**Exercise brief**
Copy down the listing below exactly. Do not include pictures.

**Available data**
* * * *

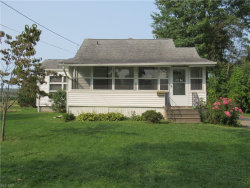 Photo of 120 Charles Ave, Youngstown, OH 44512 (MLS # 4223197)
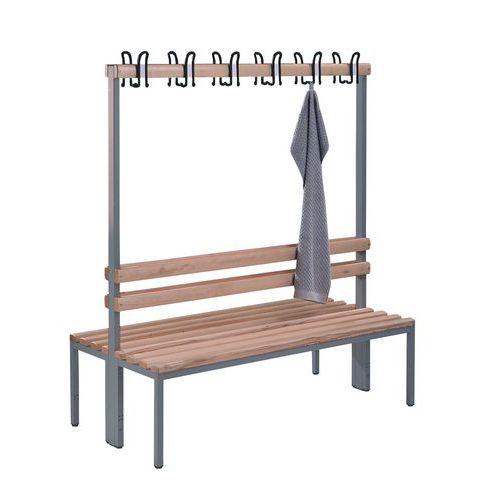Bank met kapstok hout CP - 8 tot 16 kledinghaken - Dubbelzijdig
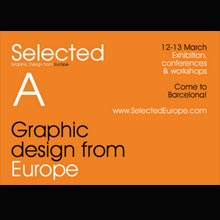 Graphic-Design-from-Europe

* * * *

**Written solution**
 Photo of 120 Charles Ave, Youngstown, OH 44512 (MLS # 4223197)
Bank met kapstok hout CP - 8 tot 16 kledinghaken - Dubbelzijdig
 Graphic-Design-from-Europe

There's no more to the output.